Plastics, plastics. My column on Monday about four Rodale editors who were trying to lessen their use for a week has gotten a lot of response.
Many readers would like to emulate them. Another guy thought they should get a life. "Face it," he said, "plastics are everywhere." Well, that was kind of the point. And the editors decided that a realistic goal would be to not try to avoid them altogether, but just be more conscious of what they were using and, as a result, use less.
West Chester's Craig Blizzard has spent his career in plastics, and he commented with what is probably the most thought-provoking response I got. He has three tenets of plastic use. Here's what he wrote:
First, if one wishes to reduce personal plastic consumption for solid waste reasons, immediately stop consuming things which overuse plastic packaging since not many humans actually consume plastics per se. Glaring examples include soft drinks/beer at the stadium in heavy polypropylene cups, fast food pre-packaged salads in glossy polystyrene plates and lids, windshield wipers in their annoying polyvinyl chloride sleeve packages and TV sets, etc. swathed in polystyrene and polyethylene foam.

DATA LINES:
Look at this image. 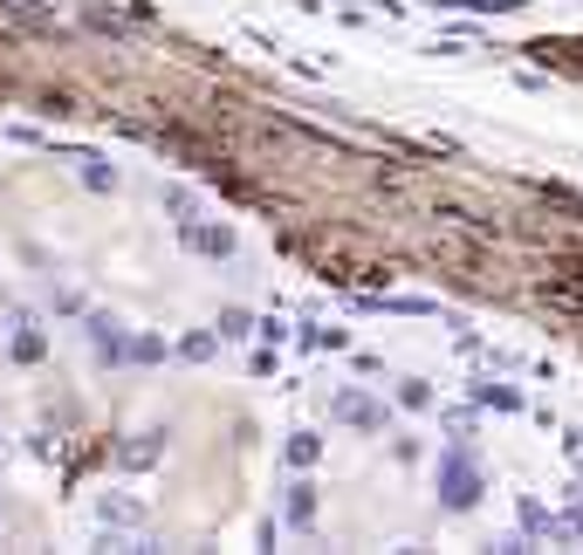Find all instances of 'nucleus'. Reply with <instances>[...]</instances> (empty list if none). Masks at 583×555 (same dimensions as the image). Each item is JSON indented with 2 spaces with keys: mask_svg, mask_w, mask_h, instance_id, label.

GIVEN INSTRUCTION 1:
In the column on plastics, copy the passage from "Plastics, plastics. My" up to and including "result, use less.", replacing "editors" with "staffers".
GIVEN INSTRUCTION 2:
Extend the column on plastics, picking up right after its final sentence.
The listing stands on its own and is apart from the column on plastics.

RESPONSE 1:
Plastics, plastics. My column on Monday about four Rodale staffers who were trying to lessen their use for a week has gotten a lot of response.
Many readers would like to emulate them. Another guy thought they should get a life. "Face it," he said, "plastics are everywhere." Well, that was kind of the point. And the staffers decided that a realistic goal would be to not try to avoid them altogether, but just be more conscious of what they were using and, as a result, use less.

RESPONSE 2:
Second, if one wishes to reduce personal plastic consumption for personal health reasons such as a fear of any detectable level of plastic additive migration, stop consuming things packed/conveyed in plastics altogether. Every plastic can be made to exfoliate its chemical additives under some set of (possibly extreme) laboratory conditions if that’s what the researcher wants to demonstrate. Under normal usage of most things plastic, my scientific sense suggests that our breathing of the exhaust emissions from our >150 million vehicle fleet in North America is likely to be order-of-magnitude more damaging to individual health than any plastic additive migration and that one’s use of plastics is relatively riskless.
Third, if one wishes to reduce personal plastic consumption for energy conservation reasons, better and easier to reduce personal auto travel by 5-10%. The energy conservation by that action would likely dwarf the total energy content of the amount of plastics even the “greenest” person could reasonably save by meticulously reducing his/her consumption. Plastics are not a “low hanging fruit” in energy conservation. (Response from Sandy: What about both?)
Each of these tenets involves a tradeoff usually economic. We use plastic to save time and money. If that savings is irrelevant/unattractive to a given individual, so be it.
Thank you, Craig Blizzard!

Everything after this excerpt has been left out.